The idea is to come up with a syntax-directed translation that can produce code (polypeptide chains) by (i) looking at mRNA sequence and determining the amino acid chain, (ii) looking at the parse trees of the mRNA sequence and using that information during the encoding, (iii) taking into account several factors such as tRNA and rRNA structure, the wobble hypothesis, and maybe perform some sort of ``error checking'' to account for mutations, and ( iv) perform post-translational modifications as part of an "global optimisation" process.
It is not practical to do all of this in a single step. Rather, a multipass approach will have to be used.
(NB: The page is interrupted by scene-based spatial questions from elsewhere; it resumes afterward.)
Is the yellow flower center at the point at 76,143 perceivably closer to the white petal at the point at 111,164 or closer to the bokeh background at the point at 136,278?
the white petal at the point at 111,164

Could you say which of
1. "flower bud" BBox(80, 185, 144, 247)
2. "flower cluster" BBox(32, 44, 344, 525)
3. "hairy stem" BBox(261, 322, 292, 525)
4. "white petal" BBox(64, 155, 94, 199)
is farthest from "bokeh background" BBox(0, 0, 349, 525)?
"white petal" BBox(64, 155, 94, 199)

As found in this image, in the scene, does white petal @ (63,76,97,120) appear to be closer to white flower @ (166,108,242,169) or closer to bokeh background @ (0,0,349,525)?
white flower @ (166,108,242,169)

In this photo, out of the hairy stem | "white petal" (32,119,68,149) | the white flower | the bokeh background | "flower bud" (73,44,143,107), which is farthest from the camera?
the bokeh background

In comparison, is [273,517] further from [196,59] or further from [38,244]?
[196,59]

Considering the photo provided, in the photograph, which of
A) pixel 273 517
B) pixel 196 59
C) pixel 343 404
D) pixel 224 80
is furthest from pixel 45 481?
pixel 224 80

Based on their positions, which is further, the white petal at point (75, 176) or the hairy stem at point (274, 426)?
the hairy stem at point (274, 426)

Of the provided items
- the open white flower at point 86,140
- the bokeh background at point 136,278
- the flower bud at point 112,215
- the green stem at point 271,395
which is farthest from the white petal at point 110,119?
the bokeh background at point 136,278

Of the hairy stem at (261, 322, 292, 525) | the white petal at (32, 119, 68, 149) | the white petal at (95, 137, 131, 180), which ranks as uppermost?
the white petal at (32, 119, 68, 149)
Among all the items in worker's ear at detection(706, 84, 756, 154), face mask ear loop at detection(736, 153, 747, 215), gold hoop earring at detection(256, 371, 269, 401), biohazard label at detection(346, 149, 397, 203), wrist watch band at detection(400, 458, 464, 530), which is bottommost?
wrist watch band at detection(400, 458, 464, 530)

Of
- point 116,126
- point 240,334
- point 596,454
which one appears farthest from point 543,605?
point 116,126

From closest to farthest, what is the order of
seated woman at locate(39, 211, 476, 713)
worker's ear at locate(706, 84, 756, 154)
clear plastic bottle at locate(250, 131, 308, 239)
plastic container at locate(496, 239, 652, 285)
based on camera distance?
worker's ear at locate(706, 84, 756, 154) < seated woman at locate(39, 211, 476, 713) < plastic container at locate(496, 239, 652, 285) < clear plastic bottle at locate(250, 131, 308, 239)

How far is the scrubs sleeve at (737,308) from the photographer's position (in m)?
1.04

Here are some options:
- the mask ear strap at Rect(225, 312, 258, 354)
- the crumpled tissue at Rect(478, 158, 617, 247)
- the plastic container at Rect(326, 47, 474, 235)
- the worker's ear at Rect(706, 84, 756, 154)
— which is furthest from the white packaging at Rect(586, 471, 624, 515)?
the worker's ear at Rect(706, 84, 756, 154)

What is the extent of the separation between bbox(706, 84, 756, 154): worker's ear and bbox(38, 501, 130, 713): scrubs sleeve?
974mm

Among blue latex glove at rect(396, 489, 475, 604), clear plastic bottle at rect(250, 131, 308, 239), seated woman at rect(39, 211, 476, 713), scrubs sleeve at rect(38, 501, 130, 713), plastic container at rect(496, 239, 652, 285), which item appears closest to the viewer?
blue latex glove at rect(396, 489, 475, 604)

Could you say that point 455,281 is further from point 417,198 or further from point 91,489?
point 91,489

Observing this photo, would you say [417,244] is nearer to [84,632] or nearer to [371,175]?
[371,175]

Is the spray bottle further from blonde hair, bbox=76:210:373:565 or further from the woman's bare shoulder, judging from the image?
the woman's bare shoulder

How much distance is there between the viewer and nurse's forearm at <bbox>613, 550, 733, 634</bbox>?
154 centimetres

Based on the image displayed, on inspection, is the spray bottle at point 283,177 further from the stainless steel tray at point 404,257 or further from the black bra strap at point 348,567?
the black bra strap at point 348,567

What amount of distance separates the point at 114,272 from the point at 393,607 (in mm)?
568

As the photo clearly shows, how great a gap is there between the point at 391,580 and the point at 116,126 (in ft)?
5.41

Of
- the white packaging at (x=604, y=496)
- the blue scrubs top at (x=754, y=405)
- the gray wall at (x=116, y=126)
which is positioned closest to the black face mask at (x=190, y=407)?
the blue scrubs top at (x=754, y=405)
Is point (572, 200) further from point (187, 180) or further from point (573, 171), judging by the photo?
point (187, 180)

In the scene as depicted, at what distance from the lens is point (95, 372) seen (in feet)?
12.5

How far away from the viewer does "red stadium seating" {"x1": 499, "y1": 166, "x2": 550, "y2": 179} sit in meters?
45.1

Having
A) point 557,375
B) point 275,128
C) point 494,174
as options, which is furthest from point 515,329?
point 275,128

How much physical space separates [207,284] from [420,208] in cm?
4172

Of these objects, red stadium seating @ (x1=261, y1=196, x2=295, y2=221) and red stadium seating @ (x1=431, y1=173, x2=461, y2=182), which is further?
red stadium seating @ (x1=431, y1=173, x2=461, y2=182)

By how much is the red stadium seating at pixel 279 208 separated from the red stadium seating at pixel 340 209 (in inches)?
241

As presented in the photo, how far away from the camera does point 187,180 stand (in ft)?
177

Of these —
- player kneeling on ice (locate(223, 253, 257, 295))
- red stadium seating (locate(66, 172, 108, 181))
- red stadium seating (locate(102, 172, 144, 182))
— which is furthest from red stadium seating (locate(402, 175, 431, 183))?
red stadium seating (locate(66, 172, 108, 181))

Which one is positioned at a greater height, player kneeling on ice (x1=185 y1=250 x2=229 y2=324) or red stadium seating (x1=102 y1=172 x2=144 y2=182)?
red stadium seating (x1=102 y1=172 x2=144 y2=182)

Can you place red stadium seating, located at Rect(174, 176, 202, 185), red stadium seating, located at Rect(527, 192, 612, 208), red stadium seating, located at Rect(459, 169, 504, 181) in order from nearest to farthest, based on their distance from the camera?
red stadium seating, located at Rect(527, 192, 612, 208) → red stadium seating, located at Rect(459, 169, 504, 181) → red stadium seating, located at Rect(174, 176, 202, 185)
The first pass will examine a linear strand of mRNA and produce the corresponding polypeptide. This can be accomplished by specifying a formal grammar for translation.
The following set of productions describe how an amino acid chain can be obtained from an mRNA strand:
protein --> mRNA mRNA --> untranslated_region translated_region untranslated_region translated_region --> start_codon amino_acid_chain terminator start_codon --> met amino_acid_chain --> amino_acid_chain codon | null untranslated_region --> untranslated_region untranslated_codon | null codon --> hydrophobic_side_chain | charged_side_chain | polar_side_chain | gly hydrophobic_side_chain: ala | val | leu | ile | phe | pro | met charged_side_chain --> asp | glu | lys | arg polar_side_chain --> ser | tyr | cys | asn | gln | his | thr | trp terminator --> ochre | opal | amber untranslated_codon --> leu | phe | cys | trp | tyr | val | gly | ala | glu | asp | pro | arg | his | gln | ser | thr | ile | asn | lys | ochre | opal | amber lys --> A A purine asn --> A A pyrimidine ile --> A UR pyrimidine thr --> A C base met --> A UR G ser --> A G pyrimidine gln --> C A purine his --> C A pyrimidine arg --> C G base | A G purine pro --> C C base asp --> G A pyrimidine glu --> G A purine ala --> G C base gly --> G G base val --> G UR base tyr --> UR A pyrimidine trp --> UR G G cys --> UR G pyrimidine phe --> UR UR pyrimidine leu --> UR UR purine | C UR base amber --> UR A G ochre --> UR A A opal --> UR G A base --> purine | pyrimidine pyrimidine --> C | UR purine --> A | G
The file mRNA.y
contains the
Yacc specifications for the above grammar rules.
A representation (data structure) for the amino acids involved is essential to manage their interactions. After the first pass of the compiler, an abstract syntax tree (AST) of amino acids in the form of a linearly linked list is obtained. A ``symbol table'' will have to be developed to account for the number and type of tRNA molecules, ribosomes, and another organelles involved in translation. A study of how amino acids interact, and data provided by techniques such as x-ray diffraction and NMR, will enable us to add more semantic actions to the parser so we can change the structure of the linked list to reflect protein secondary structure (spatial relationships between amino acids). This step could be considering analogous to ``type matching'' in a programming language compiler. Further, a greater level of understanding of amino acid secondary structure interaction will possibly enable us to decipher tertiary and 3D protein structure, thus completing a compiler for mRNA translation.